Using RabbitMQ to Scale Automations, because at some point you are going to need to scale your application – maybe it is doing something that take a while – like running reports, or generating something in which you have a large amount of work to do.
In the case of automating text generation on images – the problem was with the volume of work that had to be done. 40K images.
Enter RabbitMQ and Messaging.
RabbitMQ is really nothing more than a message broker. That is – a system that receives, messages, delivers them based on some rule to queues (Mailboxes), where connected consumers can pick them up and then do whatever with them.
It is a solution that already exists for messaging with a lot of high level features – plus a Module Pika – already exists for Python – so getting up and running with is a fairly simple process. Not only for Python but many other programming languages.
A message can be – whatever you design. For example a JSON String – that would contain information nessary to execute a job.
The consumer would be the system – job engine that is attached (connected) subscribed to a queue (Mailbox). Once a consumer is subscribed to a queue, they will get messages delivered to that queue.
How It Unfolds.
You have a producer – that generates the messages. Maybe it is from events, or something. This producer fills up the queue with jobs.

→ THE PROBLEM: Could you write what comes next in the post on scaling automations with RabbitMQ, picking up after its last sentence? These entries were gathered from a separate source.

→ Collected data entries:
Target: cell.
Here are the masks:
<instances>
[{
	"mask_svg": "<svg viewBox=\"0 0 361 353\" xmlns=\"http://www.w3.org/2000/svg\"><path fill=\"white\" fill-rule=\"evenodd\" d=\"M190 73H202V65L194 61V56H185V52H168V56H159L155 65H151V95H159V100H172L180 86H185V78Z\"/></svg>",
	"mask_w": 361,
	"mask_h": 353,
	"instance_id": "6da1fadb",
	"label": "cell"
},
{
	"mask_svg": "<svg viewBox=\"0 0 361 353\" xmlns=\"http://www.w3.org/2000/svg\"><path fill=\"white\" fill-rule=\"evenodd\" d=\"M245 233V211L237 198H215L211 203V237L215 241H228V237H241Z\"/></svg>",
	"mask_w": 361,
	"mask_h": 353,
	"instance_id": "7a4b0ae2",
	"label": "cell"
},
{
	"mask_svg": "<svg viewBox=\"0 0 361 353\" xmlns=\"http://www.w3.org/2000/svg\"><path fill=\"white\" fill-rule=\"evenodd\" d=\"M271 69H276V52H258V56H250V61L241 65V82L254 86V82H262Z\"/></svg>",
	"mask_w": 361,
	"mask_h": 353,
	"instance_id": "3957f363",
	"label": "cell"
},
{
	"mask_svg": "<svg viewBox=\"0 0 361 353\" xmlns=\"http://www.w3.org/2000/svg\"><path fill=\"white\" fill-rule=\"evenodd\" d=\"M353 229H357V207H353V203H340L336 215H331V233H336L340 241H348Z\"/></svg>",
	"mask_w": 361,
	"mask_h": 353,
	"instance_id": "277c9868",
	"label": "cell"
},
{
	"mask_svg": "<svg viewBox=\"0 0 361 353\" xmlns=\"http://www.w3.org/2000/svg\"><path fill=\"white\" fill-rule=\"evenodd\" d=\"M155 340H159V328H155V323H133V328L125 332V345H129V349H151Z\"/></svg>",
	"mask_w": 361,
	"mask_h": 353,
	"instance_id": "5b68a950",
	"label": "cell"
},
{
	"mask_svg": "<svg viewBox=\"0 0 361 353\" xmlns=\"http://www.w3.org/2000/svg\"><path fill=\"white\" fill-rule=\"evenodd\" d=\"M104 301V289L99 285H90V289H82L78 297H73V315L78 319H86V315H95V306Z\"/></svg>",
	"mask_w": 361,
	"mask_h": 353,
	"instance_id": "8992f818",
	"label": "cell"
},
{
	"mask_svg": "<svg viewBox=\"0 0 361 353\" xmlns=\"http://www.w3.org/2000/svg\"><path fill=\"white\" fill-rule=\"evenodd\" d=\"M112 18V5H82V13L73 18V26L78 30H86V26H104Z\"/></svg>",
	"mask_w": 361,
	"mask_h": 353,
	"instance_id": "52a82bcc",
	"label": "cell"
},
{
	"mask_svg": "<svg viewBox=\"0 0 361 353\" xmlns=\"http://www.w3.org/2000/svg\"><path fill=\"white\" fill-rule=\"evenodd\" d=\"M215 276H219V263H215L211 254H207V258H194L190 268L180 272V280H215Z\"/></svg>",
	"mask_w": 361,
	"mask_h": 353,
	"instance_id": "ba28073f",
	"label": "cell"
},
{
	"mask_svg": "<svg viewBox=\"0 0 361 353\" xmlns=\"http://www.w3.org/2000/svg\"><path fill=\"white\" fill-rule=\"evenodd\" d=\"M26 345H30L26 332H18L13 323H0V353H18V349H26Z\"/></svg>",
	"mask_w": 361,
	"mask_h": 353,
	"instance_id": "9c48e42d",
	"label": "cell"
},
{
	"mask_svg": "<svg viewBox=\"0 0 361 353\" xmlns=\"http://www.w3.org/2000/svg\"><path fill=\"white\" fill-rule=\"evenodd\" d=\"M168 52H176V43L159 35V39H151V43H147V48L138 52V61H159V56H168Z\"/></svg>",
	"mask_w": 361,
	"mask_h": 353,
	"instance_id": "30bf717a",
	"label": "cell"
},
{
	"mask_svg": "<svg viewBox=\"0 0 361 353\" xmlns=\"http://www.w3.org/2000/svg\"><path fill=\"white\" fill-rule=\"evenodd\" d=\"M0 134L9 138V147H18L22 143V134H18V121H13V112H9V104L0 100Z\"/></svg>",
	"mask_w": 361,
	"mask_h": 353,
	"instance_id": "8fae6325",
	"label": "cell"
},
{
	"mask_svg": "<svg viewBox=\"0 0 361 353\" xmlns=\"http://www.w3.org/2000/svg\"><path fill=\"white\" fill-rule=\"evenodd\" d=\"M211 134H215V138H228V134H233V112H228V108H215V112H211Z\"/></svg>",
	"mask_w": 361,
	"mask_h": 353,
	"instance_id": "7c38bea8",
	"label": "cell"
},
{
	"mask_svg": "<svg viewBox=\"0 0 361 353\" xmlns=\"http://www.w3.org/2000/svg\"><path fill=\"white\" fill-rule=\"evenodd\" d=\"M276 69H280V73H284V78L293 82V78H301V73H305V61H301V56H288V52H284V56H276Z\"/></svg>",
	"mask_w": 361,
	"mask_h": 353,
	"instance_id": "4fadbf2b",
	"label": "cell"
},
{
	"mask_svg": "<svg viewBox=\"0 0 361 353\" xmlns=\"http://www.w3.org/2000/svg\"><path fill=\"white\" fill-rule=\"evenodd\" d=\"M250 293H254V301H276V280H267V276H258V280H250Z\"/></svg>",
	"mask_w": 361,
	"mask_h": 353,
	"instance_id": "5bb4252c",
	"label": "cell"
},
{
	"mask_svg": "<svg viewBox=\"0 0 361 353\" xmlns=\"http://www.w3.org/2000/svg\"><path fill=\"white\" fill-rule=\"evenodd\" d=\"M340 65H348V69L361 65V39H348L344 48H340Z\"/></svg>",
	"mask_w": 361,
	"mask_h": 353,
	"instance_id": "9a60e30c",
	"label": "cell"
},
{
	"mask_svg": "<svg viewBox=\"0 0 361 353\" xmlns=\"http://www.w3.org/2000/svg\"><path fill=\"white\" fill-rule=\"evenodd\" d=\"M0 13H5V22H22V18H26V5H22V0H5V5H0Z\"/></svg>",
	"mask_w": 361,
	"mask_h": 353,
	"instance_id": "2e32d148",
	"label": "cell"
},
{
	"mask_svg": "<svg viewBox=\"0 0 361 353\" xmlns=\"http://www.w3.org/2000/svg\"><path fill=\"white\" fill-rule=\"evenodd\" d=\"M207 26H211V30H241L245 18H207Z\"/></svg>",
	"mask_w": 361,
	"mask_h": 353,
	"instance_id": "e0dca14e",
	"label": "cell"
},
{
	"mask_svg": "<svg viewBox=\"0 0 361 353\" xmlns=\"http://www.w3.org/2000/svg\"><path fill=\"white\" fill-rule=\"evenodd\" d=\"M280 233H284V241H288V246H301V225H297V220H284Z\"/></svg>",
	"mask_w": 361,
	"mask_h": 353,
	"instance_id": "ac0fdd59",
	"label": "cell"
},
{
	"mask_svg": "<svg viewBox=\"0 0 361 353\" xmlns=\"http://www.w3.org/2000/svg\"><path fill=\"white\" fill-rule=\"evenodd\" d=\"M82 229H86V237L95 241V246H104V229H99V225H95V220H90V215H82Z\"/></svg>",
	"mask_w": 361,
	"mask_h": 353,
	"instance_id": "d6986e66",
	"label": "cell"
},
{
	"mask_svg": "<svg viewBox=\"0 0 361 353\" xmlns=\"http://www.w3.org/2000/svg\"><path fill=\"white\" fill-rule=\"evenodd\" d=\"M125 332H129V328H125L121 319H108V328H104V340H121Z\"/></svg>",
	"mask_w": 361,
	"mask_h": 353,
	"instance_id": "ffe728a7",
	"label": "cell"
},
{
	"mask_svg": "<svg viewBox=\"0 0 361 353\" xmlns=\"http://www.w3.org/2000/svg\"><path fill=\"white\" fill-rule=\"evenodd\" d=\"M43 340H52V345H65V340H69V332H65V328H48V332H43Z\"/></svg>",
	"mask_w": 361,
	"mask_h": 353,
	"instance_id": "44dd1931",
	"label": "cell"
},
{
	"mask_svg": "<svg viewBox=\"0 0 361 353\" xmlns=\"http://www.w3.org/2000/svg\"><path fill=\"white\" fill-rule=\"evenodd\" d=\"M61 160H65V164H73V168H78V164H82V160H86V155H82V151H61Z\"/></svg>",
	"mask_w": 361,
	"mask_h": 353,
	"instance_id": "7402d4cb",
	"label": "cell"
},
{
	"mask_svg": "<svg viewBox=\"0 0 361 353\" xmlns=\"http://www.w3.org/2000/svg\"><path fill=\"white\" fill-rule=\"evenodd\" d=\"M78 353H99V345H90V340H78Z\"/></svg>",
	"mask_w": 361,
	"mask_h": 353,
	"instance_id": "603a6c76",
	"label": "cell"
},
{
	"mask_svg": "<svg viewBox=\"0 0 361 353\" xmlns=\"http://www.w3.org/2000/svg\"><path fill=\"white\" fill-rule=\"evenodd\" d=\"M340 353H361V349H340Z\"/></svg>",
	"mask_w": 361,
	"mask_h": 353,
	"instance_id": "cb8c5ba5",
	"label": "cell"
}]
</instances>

→ RESULT:
You have the consumers – that are subscribed to the job queue.
You want to make sure on the consumers the prefetch value for RabbitMQ is set to 1 – this means that a consumer can only grab one message at a time. This is important for long running jobs. If you don’t set the prefetch value, the default will deliver all messages to one consumer. Which would defeat the purpose of what we are doing.
You also want to set AutoAck on the consumer to false. What AutoAck does – is when the consumer gets a message, it is automatically confirmed and the message is removed from the queue. With a job engine, best would be to Manually Acknowledge the message – after the job is completed.
By manually Acknowledging the message, after the jobs is complete – in the event a consumer goes offline (crashes) – the message is placed back on the queue for another engine to pick up and process. This way all jobs will get processed and messages are not lost.